> [Texto fuente]

<<<<

# Ahora entiendo por que las chicas tienes tan lindos los dientes y los hombre no



## tiopepe123 (Ago 3, 2008)

http://es.youtube.com/watch?v=-Hav5...ectric-toothbrush-out-of-a-vibrator-198372/


Otro trasto para la repisa del WC junto al lado de las cremitas.


----------



## Trinquete (Ago 3, 2008)

Hola amigo,llevas razón.Se ahorran el trabajo del vaiven.
Un saludo.


----------



## DJ DRACO (Ago 3, 2008)

Espectacular!, jejeje, alguna vez habré pensado algo similar pero nunca asi. saludos, si encuentro algun video crazy lo subo.


----------



## santiago (Ago 3, 2008)

con un vivrador de celular

saludos


----------



## leop4 (Ago 3, 2008)

este esta muy bueno jajaja. 
YouTube - Optical Illusion


----------



## Tacatomon (Jun 4, 2009)

O soy muy torpe o es que mi Celeron II a 66Mhz (Es lo que alcanze en la reparticion de cerebros) No puede procesar esta ilusion...

De seguro es algo bueno... La curiosidad mato al gato...Ahi la dejo.

Saludos.


----------



## electrodan (Jun 4, 2009)

Trinquete dijo:
			
		

> Hola amigo,llevas razón.Se ahorran el trabajo del vaiven.
> Un saludo.


  Mmmm... Voy a tener que ver ese video.

>>>>

[Filas del conjunto de datos]
<<<<

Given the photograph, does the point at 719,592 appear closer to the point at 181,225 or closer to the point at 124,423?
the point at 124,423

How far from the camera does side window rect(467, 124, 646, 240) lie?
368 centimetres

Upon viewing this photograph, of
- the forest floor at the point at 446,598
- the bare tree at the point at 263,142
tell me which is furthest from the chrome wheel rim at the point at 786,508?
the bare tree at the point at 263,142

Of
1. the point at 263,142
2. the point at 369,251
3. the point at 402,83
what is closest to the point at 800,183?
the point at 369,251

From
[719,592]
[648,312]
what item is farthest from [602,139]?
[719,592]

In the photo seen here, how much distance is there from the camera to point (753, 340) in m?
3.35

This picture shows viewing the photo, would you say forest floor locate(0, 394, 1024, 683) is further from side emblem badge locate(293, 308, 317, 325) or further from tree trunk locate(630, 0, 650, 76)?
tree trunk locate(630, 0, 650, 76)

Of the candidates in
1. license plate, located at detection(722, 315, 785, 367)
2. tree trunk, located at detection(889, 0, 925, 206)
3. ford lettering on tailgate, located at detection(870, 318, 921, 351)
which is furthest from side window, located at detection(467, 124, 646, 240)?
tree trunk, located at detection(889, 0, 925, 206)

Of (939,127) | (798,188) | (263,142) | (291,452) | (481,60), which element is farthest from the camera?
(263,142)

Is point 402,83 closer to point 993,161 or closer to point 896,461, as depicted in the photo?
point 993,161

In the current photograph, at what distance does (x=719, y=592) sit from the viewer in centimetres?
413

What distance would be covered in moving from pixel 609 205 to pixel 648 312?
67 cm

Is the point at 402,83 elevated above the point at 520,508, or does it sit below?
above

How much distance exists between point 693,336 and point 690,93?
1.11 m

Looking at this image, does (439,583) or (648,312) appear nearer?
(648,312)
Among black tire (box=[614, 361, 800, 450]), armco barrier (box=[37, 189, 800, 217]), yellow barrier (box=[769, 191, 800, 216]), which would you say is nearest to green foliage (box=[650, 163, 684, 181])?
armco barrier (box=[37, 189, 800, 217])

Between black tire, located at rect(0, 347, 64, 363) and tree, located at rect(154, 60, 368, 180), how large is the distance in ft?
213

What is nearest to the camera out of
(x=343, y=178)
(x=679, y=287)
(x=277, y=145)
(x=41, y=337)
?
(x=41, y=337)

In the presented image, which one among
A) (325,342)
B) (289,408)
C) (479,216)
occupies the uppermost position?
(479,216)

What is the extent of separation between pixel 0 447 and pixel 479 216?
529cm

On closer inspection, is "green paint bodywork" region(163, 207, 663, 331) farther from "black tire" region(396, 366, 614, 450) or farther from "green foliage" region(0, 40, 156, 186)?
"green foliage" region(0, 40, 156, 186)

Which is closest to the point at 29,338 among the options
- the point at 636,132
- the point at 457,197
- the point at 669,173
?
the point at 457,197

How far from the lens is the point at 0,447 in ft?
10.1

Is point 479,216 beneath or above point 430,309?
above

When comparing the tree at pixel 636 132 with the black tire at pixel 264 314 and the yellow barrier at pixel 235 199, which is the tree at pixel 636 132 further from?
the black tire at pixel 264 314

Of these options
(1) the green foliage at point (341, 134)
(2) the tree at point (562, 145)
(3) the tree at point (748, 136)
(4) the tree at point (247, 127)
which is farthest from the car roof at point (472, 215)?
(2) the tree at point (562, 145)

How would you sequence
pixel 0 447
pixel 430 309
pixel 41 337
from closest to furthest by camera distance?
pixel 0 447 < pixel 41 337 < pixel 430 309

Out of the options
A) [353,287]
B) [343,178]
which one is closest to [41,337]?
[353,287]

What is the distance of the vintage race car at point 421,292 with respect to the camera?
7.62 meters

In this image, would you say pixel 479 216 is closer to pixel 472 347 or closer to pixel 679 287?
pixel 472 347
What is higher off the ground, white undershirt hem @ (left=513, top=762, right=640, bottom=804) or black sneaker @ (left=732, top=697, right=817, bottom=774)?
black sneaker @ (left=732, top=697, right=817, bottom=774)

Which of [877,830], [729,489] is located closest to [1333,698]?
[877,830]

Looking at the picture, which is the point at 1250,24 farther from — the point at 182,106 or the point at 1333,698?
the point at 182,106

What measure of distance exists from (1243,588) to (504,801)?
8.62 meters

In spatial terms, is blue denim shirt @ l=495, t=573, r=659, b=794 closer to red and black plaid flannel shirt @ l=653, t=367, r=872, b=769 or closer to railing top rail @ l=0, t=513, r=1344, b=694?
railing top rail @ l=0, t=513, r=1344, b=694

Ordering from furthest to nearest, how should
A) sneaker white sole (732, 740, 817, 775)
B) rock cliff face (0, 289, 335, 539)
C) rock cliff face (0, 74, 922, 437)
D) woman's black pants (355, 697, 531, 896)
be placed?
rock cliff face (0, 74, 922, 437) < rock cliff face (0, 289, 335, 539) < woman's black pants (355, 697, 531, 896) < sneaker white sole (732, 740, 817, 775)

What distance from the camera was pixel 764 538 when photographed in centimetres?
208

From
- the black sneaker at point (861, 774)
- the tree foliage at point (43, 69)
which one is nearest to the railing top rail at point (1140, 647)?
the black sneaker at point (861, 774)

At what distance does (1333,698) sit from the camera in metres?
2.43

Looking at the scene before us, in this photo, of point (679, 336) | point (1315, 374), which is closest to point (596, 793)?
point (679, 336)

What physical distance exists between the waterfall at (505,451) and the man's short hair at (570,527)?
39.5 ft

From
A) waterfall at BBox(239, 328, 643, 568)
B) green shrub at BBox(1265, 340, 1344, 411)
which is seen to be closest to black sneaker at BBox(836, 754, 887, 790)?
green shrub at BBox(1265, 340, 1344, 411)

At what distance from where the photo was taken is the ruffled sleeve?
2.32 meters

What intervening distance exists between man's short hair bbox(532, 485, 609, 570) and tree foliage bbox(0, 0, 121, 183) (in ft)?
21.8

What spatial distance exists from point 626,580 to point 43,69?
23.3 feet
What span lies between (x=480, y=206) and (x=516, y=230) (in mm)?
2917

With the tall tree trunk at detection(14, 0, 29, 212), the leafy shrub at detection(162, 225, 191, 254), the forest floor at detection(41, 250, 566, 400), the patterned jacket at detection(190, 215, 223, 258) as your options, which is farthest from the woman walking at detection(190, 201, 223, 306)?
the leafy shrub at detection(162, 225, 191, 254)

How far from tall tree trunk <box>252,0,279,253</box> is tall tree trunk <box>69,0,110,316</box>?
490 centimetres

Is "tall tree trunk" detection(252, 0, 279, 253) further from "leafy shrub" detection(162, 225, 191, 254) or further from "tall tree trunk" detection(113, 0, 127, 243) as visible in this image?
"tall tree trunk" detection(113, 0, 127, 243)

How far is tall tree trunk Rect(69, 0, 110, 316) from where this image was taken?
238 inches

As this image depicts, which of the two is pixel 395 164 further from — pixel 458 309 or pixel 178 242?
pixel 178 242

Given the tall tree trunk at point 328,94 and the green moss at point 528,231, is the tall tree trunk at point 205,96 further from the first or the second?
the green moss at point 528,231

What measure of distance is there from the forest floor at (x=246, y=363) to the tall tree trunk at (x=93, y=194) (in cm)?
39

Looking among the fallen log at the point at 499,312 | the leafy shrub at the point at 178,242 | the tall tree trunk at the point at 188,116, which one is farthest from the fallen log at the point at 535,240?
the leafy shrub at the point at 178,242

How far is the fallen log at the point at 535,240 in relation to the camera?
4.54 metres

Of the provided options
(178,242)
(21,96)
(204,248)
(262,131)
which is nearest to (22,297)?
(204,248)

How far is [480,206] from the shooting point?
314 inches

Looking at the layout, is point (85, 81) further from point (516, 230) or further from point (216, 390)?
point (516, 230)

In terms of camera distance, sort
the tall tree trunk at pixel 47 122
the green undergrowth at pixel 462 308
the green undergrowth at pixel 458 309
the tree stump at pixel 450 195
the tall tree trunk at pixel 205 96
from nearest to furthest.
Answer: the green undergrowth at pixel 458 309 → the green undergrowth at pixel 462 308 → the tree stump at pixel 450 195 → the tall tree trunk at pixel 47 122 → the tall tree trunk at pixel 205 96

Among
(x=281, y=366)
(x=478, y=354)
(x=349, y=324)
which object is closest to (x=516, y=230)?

>>>>

> [Problema a resolver]
Responde estas preguntas con lo que dice el hilo del foro.
(a) ¿Qué procesador dice tener Tacatomon?
(b) ¿En qué fecha publicó tiopepe123 su mensaje?
(c) ¿De quién es el mensaje que cita electrodan?
Las líneas no guardan ninguna relación con el hilo del foro.

> [Solución de la tarea]
(a) Un Celeron II a 66Mhz.
(b) El 3 de agosto de 2008.
(c) De Trinquete.